REQUIREMENT: Reproduce only the lines from the line containing "From nearest to" to the end of the entries below, including both of those lines.

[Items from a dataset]
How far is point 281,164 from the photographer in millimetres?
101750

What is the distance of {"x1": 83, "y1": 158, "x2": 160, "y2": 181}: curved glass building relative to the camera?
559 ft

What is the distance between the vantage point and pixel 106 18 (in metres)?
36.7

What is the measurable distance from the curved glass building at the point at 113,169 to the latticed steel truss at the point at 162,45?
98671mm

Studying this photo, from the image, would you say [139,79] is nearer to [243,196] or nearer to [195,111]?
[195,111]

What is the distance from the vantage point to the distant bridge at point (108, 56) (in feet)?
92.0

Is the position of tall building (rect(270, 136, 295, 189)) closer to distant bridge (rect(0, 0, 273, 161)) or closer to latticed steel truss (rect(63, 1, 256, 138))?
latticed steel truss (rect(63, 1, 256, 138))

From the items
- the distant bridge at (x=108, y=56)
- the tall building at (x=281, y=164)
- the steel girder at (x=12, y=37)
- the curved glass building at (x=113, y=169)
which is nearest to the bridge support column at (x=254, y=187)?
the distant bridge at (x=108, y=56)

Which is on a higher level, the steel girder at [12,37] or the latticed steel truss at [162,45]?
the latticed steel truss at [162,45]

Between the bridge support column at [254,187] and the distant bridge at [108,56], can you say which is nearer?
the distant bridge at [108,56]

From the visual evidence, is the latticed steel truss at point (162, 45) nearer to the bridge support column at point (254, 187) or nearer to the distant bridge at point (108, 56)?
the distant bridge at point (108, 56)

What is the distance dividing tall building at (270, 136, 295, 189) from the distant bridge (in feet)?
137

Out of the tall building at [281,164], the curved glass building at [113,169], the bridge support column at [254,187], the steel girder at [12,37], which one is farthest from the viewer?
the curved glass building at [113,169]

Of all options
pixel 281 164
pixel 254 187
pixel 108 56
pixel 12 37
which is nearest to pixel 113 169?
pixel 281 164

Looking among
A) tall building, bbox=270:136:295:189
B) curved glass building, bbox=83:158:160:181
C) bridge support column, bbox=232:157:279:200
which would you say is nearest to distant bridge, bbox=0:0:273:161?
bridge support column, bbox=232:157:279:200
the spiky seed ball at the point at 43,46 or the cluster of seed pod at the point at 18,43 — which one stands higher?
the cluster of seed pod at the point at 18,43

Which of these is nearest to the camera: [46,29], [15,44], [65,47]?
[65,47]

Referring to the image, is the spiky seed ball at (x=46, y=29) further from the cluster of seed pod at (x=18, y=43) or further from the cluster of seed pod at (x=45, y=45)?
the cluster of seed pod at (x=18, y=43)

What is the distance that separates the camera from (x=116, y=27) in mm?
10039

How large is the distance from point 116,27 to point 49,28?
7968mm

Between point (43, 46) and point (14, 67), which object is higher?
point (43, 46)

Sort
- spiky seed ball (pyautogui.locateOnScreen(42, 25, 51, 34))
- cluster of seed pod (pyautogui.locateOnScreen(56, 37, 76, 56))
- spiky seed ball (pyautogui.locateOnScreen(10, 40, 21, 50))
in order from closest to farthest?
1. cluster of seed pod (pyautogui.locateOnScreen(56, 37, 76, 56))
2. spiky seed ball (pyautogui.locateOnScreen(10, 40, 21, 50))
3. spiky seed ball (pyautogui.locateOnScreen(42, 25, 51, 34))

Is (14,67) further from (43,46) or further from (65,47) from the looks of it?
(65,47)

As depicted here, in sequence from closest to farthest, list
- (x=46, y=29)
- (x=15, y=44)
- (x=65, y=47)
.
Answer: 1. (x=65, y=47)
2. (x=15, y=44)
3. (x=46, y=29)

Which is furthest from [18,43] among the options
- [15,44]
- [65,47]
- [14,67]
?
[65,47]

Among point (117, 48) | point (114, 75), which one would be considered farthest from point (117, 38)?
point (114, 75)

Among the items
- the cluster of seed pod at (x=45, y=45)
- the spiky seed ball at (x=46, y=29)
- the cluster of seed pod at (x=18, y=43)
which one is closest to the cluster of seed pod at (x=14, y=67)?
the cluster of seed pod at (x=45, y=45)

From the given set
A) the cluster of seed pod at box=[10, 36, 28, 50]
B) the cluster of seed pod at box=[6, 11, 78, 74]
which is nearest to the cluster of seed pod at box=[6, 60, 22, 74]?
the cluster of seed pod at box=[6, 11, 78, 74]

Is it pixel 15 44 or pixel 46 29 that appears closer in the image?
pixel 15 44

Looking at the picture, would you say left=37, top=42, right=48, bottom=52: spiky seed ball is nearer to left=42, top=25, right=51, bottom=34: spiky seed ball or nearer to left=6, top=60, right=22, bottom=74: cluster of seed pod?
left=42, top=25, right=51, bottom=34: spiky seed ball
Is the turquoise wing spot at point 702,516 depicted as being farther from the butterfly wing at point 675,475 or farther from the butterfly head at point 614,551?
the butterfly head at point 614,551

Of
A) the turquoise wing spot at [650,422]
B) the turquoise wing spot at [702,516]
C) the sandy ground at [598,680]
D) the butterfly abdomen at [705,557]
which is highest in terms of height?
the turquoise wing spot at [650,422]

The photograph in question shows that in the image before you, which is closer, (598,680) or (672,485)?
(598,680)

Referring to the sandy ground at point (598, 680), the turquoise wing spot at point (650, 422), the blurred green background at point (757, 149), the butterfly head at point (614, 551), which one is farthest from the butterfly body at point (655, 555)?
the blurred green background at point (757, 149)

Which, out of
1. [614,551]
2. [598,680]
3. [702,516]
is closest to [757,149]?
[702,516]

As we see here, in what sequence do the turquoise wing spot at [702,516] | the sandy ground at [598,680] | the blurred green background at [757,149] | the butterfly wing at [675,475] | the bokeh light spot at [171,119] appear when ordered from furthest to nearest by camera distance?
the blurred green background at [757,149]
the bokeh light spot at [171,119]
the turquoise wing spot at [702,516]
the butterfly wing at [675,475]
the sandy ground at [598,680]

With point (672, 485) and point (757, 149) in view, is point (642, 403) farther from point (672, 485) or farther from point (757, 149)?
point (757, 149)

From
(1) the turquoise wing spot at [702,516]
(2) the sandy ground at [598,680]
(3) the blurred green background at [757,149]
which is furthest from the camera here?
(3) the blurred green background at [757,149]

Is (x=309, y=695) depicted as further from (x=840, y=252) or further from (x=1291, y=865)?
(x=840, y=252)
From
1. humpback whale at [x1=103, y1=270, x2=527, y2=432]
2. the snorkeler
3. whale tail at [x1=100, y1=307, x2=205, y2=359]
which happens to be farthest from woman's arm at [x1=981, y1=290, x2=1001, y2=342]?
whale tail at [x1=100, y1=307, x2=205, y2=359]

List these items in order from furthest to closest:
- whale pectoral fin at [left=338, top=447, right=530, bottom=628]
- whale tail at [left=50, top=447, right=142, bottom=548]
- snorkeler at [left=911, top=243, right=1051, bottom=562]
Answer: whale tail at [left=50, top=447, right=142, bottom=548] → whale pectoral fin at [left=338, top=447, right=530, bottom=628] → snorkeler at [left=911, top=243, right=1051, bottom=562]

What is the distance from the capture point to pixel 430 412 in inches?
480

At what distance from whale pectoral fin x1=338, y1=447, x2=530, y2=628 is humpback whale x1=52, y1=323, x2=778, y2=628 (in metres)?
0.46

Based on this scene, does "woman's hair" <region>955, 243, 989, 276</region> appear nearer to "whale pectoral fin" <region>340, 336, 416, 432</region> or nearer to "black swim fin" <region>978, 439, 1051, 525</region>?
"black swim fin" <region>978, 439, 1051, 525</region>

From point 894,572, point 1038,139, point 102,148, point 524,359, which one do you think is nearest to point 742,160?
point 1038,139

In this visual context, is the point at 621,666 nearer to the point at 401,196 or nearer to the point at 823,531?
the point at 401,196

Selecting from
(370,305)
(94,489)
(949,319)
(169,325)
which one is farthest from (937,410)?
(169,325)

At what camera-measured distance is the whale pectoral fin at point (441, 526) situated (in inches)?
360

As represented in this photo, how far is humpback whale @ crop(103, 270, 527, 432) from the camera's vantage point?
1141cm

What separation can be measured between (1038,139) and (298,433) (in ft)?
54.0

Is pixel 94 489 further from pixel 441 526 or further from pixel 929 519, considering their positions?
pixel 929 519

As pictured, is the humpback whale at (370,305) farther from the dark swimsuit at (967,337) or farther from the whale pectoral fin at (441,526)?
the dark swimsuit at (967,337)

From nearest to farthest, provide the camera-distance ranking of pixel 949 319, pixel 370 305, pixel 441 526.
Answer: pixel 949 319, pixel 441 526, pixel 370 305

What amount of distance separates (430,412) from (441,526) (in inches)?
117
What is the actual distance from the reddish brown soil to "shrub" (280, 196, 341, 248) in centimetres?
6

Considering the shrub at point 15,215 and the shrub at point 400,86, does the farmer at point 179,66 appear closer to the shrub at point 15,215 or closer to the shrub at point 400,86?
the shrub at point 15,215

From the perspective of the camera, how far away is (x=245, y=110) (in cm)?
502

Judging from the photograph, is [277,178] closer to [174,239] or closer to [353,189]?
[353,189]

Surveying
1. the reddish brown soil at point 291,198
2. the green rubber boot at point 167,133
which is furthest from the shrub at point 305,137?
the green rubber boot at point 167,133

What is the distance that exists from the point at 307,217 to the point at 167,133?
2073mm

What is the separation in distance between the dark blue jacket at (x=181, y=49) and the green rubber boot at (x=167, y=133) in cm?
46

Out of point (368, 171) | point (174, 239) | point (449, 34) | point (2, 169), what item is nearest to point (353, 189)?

SOLVED PROBLEM:
From nearest to farthest, provide the camera-distance ranking of pixel 949 319, pixel 370 305, pixel 441 526.
Answer: pixel 949 319, pixel 441 526, pixel 370 305

What amount of distance separates (430,412) from (441,526) (in inches)?
117
What is the actual distance from the reddish brown soil to "shrub" (280, 196, 341, 248) in centimetres?
6

Considering the shrub at point 15,215 and the shrub at point 400,86, does the farmer at point 179,66 appear closer to the shrub at point 15,215 or closer to the shrub at point 400,86?
the shrub at point 15,215

From the perspective of the camera, how far away is (x=245, y=110) (in cm)?
502

Judging from the photograph, is [277,178] closer to [174,239] or closer to [353,189]?
[353,189]

Surveying
1. the reddish brown soil at point 291,198
2. the green rubber boot at point 167,133
which is furthest from the shrub at point 305,137?
the green rubber boot at point 167,133

What is the distance that exists from the point at 307,217 to the point at 167,133?
2073mm

What is the separation in distance between the dark blue jacket at (x=181, y=49) and the green rubber boot at (x=167, y=133) in cm?
46

Out of point (368, 171) | point (174, 239) | point (449, 34) | point (2, 169), what item is nearest to point (353, 189)?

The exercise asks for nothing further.